Eka et Natia, chronique d'une jeunesse géorgienne par BlueKey
Situé dans la Géorgie du début des années 90, après l’éclatement de l’ancienne Union Soviétique, Eka et Natia, Chronique d’une jeunesse géorgienne a le mérite de ne pas tomber dans le film social à messages surlignés. Comme l’indique son titre, le film suit le parcours de deux adolescentes, Eka et Natia, à travers le paysage en ruine, souvent désert, qu’est leur pays.
La grande réussite du film tient notamment à la création de ses personnages, plus vrais, plus vivants que nature. On croit à leur existence, on est suspendu à leurs actions, à leurs décisions. D’une apparente simplicité dans le scénario (plutôt narratif, il nous porte de rebondissements en rebondissements), le film est néanmoins construit de manière à ne jamais pouvoir laisser entendre de la suite des événements, tant les coups de sang et les moments de révoltes de ses deux héroïnes en constituent les tournants décisifs.

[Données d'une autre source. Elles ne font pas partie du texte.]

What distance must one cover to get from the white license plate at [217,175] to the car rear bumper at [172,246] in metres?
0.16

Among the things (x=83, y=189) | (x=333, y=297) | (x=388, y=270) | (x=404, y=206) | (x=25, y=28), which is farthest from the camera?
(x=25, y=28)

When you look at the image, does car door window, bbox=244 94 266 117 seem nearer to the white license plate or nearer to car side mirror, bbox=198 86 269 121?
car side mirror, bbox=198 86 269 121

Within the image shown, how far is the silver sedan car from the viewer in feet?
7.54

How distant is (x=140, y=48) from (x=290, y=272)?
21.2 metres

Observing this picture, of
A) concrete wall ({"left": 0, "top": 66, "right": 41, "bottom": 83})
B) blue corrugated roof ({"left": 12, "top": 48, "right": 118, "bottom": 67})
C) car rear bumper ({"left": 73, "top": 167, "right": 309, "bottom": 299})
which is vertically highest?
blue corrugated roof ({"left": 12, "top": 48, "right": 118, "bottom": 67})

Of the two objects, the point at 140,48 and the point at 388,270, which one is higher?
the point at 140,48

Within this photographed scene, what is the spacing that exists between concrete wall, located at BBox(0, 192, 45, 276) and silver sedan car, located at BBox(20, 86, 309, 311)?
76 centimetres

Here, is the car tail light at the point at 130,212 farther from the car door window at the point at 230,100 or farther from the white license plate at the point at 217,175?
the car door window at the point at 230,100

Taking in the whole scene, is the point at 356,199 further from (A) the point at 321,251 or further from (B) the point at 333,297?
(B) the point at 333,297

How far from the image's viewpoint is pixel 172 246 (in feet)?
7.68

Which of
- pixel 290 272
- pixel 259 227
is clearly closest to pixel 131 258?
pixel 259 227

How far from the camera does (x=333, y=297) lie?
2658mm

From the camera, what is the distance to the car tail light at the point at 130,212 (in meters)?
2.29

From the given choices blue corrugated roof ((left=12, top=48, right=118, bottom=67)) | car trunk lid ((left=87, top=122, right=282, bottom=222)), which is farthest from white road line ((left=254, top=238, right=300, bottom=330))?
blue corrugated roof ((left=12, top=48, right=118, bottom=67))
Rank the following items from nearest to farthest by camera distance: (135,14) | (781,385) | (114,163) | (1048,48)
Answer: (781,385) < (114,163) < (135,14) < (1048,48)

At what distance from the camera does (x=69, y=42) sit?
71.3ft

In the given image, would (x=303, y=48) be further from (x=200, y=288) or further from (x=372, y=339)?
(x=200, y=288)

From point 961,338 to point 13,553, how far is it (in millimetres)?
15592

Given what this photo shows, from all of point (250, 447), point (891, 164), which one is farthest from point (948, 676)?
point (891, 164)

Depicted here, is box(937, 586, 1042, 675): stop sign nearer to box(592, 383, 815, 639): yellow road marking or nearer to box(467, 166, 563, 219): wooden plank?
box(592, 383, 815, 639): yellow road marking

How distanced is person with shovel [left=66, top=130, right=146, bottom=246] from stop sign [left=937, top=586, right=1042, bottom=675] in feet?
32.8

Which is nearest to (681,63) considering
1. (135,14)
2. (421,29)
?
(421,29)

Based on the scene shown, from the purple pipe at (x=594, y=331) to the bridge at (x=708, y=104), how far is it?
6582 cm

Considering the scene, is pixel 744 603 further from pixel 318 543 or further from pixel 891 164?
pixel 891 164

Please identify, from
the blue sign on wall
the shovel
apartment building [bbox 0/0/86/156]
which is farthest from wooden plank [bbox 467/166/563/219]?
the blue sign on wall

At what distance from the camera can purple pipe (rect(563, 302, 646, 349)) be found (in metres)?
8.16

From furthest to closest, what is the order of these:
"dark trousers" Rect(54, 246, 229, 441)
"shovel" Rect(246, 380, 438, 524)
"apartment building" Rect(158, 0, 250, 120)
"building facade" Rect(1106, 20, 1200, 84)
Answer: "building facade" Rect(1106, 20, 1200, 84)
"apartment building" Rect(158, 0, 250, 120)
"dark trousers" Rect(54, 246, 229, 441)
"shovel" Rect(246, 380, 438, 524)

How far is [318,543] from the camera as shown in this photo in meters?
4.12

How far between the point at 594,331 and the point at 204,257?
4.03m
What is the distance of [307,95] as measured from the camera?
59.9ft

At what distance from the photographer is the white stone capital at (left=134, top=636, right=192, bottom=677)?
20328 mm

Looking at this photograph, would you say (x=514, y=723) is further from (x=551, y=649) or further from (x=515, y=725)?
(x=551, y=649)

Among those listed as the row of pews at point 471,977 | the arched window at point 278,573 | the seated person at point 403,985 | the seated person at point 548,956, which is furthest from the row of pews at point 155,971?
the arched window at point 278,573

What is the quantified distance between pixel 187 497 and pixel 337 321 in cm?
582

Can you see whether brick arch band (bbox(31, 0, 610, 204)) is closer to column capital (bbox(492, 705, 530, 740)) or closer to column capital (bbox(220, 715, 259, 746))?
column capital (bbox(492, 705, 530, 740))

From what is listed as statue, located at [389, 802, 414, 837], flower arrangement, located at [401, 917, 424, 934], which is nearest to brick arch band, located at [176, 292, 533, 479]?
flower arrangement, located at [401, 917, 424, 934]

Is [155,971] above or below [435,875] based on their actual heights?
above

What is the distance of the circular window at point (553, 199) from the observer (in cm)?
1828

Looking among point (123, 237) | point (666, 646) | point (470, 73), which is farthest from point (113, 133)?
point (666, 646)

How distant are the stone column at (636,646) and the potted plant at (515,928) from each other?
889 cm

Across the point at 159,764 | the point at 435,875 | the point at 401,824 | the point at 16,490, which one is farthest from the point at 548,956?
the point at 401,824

Tout au long de ce film, au rythme souvent trépidant, c’est la vie même qui est filmée : les scènes de groupe constituent d’ailleurs les points d’orgue du film, qu’elles soient violentes (rationnement du pain, bagarres d’écoliers), où qu’elles célèbrent des formes de rassemblement plus positives (les jeunes qui chantent au lieu de faire leurs devoirs, la danse au mariage). D’un beau classicisme et d’une grande maîtrise narrative, le film pourrait rappeler le cinéma de John Ford, dans sa manière de montrer des communautés, parfois en corrosion, et comment certains personnages rebelles se tiennent à l’écart, tentent de s’y intégrer, ou plutôt, ici, de s’en échapper.
À cette narration d’apparence classique, d’une grande réussite, s’oppose la violence moderne du contexte. Éclats de voix, conflits orageux, agressions physiques, meurtre… le tout filmé en une suite de longs plans-séquences, d’une adresse formelle parfaite, qui mettent en valeur ce bouillonnement de vie et de conflits. Le travail du chef opérateur Oleg Mutu (notamment connu pour son travail sur Au-delà des collines, My joy, Dans la brume…) est remarquable de bout en bout, créant une ambiance froide et solaire en même temps, entre jaune et bleu. Il fait des décors un élément premier, donnant toute son atmosphère au film. Décors dans lesquels évolue une galerie de personnages impeccablement construits, et tous remarquablement interprétés.
Du cinéma de personnages, de mouvement et d’émotion, peut-être classique dans ses ambitions stylistiques ou narratives, mais absolument réussi dans sa réalisation. Brillant.